— ESERCIZIO ASSEGNATO 1 —
Nel racconto della salita alla cascata di ghiaccio, come si chiama il compagno di cordata di chi narra?

— TESTO —

Entro nell’alberghetto e mi sembra di essere finito sul set del film di “Shining” e mi aspetto di vedere comparire da un momento all'altro il vecchio Jack Nicholson minaccioso con in mano l’accetta. Invece compare una anziana signora che mi fa notare che siamo in ritardo e che Real, lo chef e l'anima vera del posto, ci sta aspettando nella rimessa. Lo trovo seduto in compagnia di una combriccola di ceffi infagottati e con i caschi integrali appoggiati sul tavolaccio. E una grande puzza di birra. Sono i driver delle motoslitte che ci accompagneranno fino alla sbarra all'entrata del parco. Da lì, dopo un caloroso saluto con pacche sulle spalle e ammiccamenti vari, calziamo gli sci e ci spingiamo lentamente nella valle un passo dopo l'altro con lentezza e monotonia e lo zaino troppo pesante che grava insopportabile e arrogante sulle spalle. Trasportiamo attrezzatura per arrampicare, sacchi a pelo, tenda, fornelli, cibo e generi di conforto per due giorni, pale da neve e altri piccoli confort della civiltà che volutamente stiamo abbandonando.
Improvvisamente dopo qualche ora alzo gli occhi e la vedo. “La Pomme d’Or” è maestosa, si tuffa da un salto di roccia scura e strapiombante alto qualche centinaio di metri. E poi è dorata e spicca di calore in mezzo al bianco che regna incontrastato. Chissà se riuscirò a salire su quelle nude frange verticali. Con le ultime luci della giornata montiamo le tende e prepariamo il giaciglio per il meritato riposo. Il freddo e la stanchezza ci calano addosso con forza e prepotenza. Con il mio compagno di cordata Andrea mangiamo una zuppa calda in allegria e buon umore e ci infiliamo nel nostro bozzolo di piuma. Ci sveglia il rombo sordo della bufera e le raffiche di vento che violentemente scuotono il telo della tenda che ci spruzza sul viso dei minuscoli coriandolini di cristalli gelati, per niente piacevoli di prima mattina. Facciamo colazione e sono indeciso. Il tempo è veramente proibitivo, anzi infame. Ma come altre mille volte prevale volontà e l’obiettivo che ho nella mente.
Procedo con le azioni da fare pensando solo a quella successiva. Nessun altro pensiero è ammesso. Finiamo la frugale e calda colazione, ci vestiamo, ci assicuriamo di avere tutto il necessario nello zaino, chiudiamo la tenda e arranchiamo con la neve alle anche su per una, a volte fitta, boscaglia e successivamente per un canale che conduce alla base del nostro salto dorato. Da qua sotto, la parete sembra ancora più alta e incombente e continuamente dai suoi levigati fianchi strapiombanti scendono delle slavine di aria e neve che ci avvolgono in nuvole cristalline e fredde. I primi due tiri, ghiaccio roccia e qualche toppa rinsecchita ci conducono alla base del salto verticale. Dentro sono entusiasta, adesso si fa sul serio e poi si arrampica su questo ghiaccio dorato che è un'assoluta novità. Le piccozze entrano tenere e si aggrappano saldamente alla superficie più liscia e scivolosa che esista. I ramponi fanno lo stesso e costituiscono la base di appoggio per creare il movimento. Bisogna solo scegliere le linee immaginarie più comode e appropriate.

— ESERCIZIO ASSEGNATO 2 —
Modifica il tratto dell'elenco che va dalla riga con "Is point (318, 192)" fino alla fine dell'elenco, estremi inclusi: sostituisci "photographer" con "viewer" e lascia tutto il resto invariato.

— DATI FORNITI —
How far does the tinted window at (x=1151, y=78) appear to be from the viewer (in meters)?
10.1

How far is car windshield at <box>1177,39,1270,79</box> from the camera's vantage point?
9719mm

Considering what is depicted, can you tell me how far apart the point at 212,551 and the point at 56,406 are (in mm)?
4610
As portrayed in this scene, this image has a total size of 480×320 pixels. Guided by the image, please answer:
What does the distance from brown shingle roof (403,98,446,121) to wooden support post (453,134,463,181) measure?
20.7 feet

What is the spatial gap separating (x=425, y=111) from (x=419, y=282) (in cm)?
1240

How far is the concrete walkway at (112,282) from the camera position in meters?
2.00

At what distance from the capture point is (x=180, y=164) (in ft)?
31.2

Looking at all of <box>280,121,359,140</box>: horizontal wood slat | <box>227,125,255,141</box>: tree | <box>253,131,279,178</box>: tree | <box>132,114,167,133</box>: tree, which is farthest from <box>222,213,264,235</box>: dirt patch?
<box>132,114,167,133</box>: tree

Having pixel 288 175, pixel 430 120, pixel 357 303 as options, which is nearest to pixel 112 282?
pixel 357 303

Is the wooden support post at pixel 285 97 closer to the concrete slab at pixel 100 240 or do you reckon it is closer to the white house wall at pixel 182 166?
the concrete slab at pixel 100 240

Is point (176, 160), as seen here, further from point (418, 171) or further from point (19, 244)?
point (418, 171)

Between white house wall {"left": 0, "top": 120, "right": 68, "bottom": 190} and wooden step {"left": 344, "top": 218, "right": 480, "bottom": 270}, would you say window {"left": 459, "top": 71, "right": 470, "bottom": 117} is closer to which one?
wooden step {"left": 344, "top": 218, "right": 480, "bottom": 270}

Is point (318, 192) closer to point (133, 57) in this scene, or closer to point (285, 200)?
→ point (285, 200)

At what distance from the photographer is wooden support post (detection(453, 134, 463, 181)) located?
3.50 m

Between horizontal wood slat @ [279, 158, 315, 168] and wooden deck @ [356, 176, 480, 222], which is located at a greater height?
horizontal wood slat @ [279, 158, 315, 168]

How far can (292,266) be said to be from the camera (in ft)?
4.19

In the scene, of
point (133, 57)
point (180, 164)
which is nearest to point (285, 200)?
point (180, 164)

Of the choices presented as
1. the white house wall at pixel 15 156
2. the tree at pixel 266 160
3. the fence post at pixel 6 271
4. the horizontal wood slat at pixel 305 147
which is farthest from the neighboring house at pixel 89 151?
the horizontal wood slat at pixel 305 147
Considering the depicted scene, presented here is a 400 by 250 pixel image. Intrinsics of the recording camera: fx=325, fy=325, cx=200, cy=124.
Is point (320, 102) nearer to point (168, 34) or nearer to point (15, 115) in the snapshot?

— RISPOSTA COMPLETA 1 —
Andrea.

— RISPOSTA COMPLETA 2 —
Is point (318, 192) closer to point (133, 57) in this scene, or closer to point (285, 200)?
→ point (285, 200)

At what distance from the viewer is wooden support post (detection(453, 134, 463, 181)) located?
3.50 m

Between horizontal wood slat @ [279, 158, 315, 168] and wooden deck @ [356, 176, 480, 222], which is located at a greater height?
horizontal wood slat @ [279, 158, 315, 168]

How far can (292,266) be said to be from the camera (in ft)?
4.19

In the scene, of
point (133, 57)
point (180, 164)
which is nearest to point (285, 200)?
point (180, 164)

Of the choices presented as
1. the white house wall at pixel 15 156
2. the tree at pixel 266 160
3. the fence post at pixel 6 271
4. the horizontal wood slat at pixel 305 147
which is farthest from the neighboring house at pixel 89 151?
the horizontal wood slat at pixel 305 147
Considering the depicted scene, presented here is a 400 by 250 pixel image. Intrinsics of the recording camera: fx=325, fy=325, cx=200, cy=124.
Is point (320, 102) nearer to point (168, 34) or nearer to point (15, 115) in the snapshot?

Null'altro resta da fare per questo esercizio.